First we processed the data by linear interpolation to make classical statistical methods easier to employ. Thereafter we found the best model fit to be an autoregressive model with lag two and a piecewise quadratic trend. The residual analysis showed no obvious patterns.

The main results in this paper strengthen the findings of Kang and Larsson (2014) that temperature Granger causes CO\(_{2}\) and CO\(_{2}\) Granger causes temperature. We can also further expand that result by presenting empirical evidence that there exists a whole feedback system between temperature, CO\(_{2}\) and CH\(_{4}\) where everyone one of them affects the other. This means that the continuous emission of the greenhouse gases CO\(_{2}\) and CH\(_{4}\) will, indeed, lead to an increase of the surface temperature.

For further studies on the subject one could consider including more variables, like nitrous oxide (N\(_{2}\)O) concentration into the analysis, cf Fisher et al (2019).

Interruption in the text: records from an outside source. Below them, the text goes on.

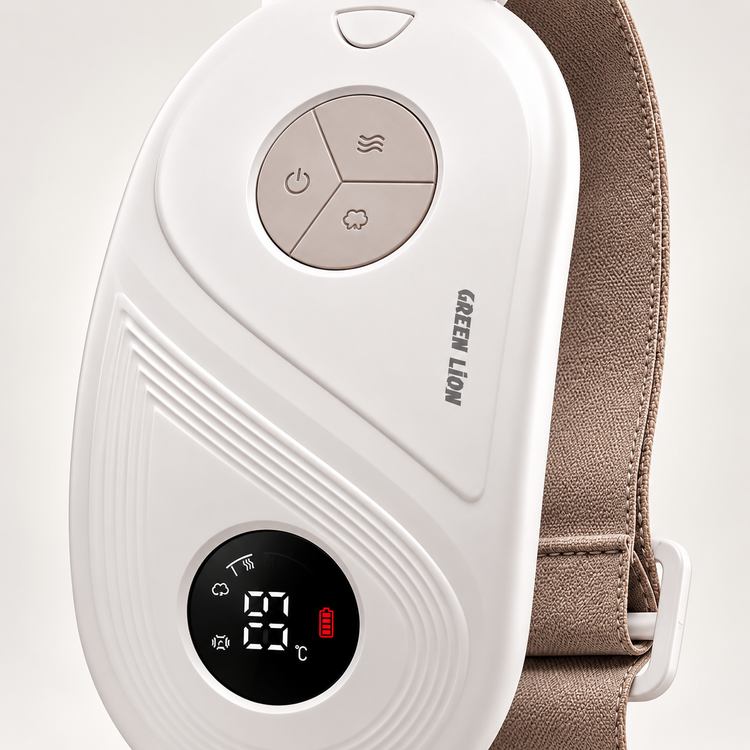 ماساژور گرمکننده و ویبره قاعدگی گرین لاین مدل Menstrual Heating GNMHTMSSRWH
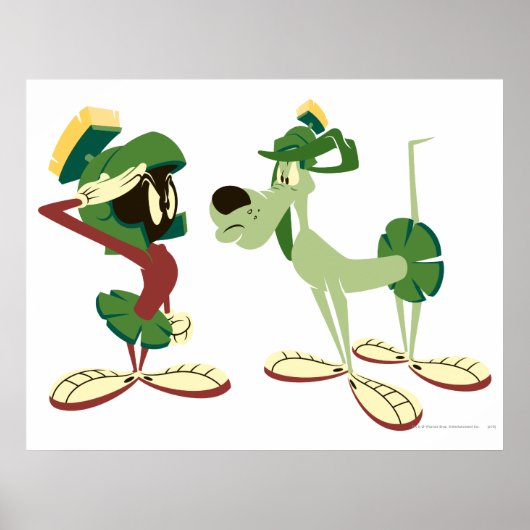 MARVIN THE MARTIAN™ en K-9 2 Poster (Voorkant)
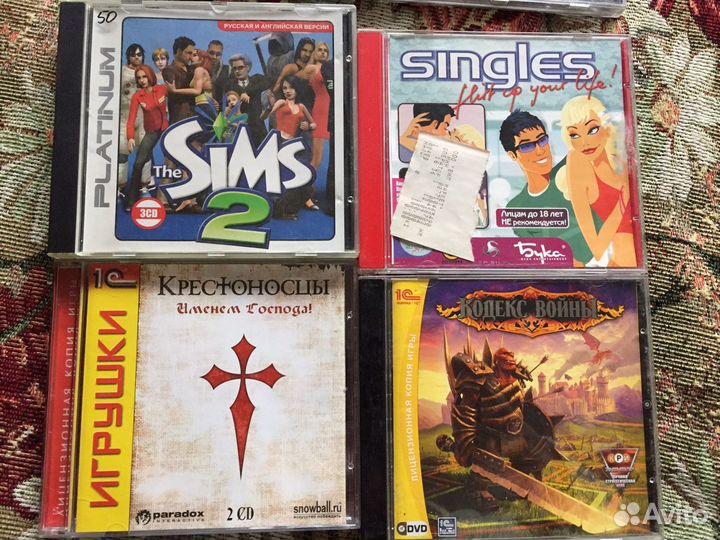 Cd диски с играми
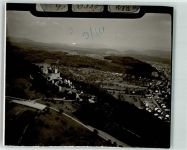 Rötteln Burg FOTO KEINE AK Fliegeraufnahme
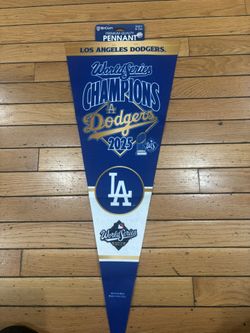 Los Angeles Dodgers WinCraft 2025 World Series Champions Locker Room 12" x 30" Premium Pennant
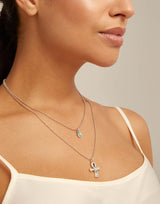 Uno De 50 - Sterling Silver-plated Necklace with Two Chains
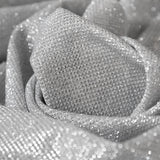 Two-Tone Galaxy Lame - Silver - Andromeda Collection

N\(_{2}\)O is, just like CO\(_{2}\) and CH\(_{4}\), a greenhouse gas so it would be interesting to see in what way it would interact with our established trivariate feedback system and N\(_{2}\)O concentration is retrievable from ice cores hence it would not be difficult to carry through.

Ideally all the data would have been collected at the same time and the three series would have been equidistant from the start to avoid the necessity of data processing i.e artificiality but, alas, this was not the case.

Furthermore one could always consider different, more advanced, statistical models e.g. nonlinear or continuous time models as suggested by Kang and Larsson (2014).